The first man who, having fenced in a piece of land, said, ‘This is mine,’ and found people naïve enough to believe him, that man was the true founder of civil society. From how many crimes, wars, and murders, from how many horrors and misfortunes might not any one have saved mankind, by pulling up the stakes, or filling up the ditch, and crying to his fellows: Beware of listening to this impostor; you are undone if you once forget that the fruits of the earth belong to us all, and the earth itself to nobody.

So yes, Communism and other disastrous totalitarian doctrines had roots in the eighteenth cntury (and earlier). But their chief source was a critic of the Enlightenment who was at odds with the dominant intellectual achievements of the era.

The Left’s philosophical and political origins lie in a rebellion against the Enlightenment and its signature achievements. They rejected freedom, they rejected individual rights, they rejected individualism and rationality—and anyone who thinks Communism is “scientific” should reflect that no scientific movement would conduct two centuries of “experiments,” see all of them fail, and still stubbornly refuse to accept the results.

To be sure, there are those on the Left who still try to steal the prestige of the Enlightenment, who engage in loud propaganda about being “liberals” and about being the “party of science,” and they can always rely on the philosophical gullibility of conservatives to help them perpetrate this fraud. But why should Rousseau’s doctrines represent “the Enlightenment” in the minds of the Right, rather than the ideas of Locke and Jefferson?

The Enlightenment was not perfect.
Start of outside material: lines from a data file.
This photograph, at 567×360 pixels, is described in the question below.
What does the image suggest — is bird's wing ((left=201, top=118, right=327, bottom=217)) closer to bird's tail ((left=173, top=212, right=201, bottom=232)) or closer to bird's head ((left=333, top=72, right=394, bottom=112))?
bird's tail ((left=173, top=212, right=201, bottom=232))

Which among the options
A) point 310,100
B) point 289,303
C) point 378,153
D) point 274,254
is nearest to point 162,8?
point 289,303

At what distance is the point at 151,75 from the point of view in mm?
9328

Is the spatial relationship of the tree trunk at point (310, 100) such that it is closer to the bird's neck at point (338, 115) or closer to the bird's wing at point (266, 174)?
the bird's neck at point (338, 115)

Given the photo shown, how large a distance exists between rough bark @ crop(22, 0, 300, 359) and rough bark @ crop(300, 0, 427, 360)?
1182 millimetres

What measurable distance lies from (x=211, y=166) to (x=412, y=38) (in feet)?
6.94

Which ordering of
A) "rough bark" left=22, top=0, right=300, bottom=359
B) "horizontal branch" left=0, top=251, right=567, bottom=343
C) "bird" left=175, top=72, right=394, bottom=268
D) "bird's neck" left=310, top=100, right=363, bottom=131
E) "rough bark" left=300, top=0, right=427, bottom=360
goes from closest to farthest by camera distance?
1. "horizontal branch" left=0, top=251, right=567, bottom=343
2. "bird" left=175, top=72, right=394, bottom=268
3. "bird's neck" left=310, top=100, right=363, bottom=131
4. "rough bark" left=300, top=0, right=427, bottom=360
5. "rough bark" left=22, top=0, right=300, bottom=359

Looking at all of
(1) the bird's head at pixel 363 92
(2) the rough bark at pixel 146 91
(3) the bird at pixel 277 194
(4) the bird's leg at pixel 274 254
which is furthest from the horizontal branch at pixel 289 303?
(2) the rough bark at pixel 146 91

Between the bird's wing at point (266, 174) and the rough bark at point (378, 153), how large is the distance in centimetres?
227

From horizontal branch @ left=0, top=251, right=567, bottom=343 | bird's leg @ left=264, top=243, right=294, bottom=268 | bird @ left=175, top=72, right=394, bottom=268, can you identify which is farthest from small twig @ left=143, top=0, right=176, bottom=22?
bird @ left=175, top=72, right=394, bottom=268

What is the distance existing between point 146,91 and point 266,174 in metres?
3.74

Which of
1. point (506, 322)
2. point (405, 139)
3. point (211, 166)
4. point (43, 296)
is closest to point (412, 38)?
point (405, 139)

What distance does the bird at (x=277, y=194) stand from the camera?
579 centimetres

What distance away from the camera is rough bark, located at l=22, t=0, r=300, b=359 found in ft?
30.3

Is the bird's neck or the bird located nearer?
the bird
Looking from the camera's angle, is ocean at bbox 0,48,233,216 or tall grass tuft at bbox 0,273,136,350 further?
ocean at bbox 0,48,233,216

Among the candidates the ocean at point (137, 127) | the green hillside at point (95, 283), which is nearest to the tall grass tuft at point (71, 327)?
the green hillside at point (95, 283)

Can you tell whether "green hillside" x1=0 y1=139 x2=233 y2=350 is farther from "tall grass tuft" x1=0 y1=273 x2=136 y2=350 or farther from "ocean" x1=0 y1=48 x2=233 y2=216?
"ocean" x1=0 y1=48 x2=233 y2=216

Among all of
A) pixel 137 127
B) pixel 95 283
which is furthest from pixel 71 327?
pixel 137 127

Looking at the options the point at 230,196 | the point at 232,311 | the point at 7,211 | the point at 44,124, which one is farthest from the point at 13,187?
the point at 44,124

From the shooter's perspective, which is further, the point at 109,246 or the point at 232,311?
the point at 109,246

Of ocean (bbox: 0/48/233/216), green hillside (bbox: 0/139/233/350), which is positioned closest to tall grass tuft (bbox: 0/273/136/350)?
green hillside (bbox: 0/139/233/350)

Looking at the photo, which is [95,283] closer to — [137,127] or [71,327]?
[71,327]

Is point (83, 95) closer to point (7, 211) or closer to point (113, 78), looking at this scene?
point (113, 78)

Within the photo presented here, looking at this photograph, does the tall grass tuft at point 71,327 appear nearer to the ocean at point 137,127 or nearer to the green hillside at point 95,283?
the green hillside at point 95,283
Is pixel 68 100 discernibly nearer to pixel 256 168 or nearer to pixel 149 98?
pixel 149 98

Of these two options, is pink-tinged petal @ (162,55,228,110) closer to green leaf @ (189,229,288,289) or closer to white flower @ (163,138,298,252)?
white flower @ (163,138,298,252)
It suffered from philosophical confusions, errors, and omissions, weak spots that made it possible for two centuries of critics on both the Left and Right to undermine it. We need to work on understanding the foundations of the Enlightenment’s achievements, strengthening them, improving them, and building upon them. But first we should start with some gratitude, and maybe even a little awe, for an intellectual movement that accomplished so much for humanity.

Robert Tracinski is a senior writer for The Federalist. His work can also be found at The Tracinski Letter.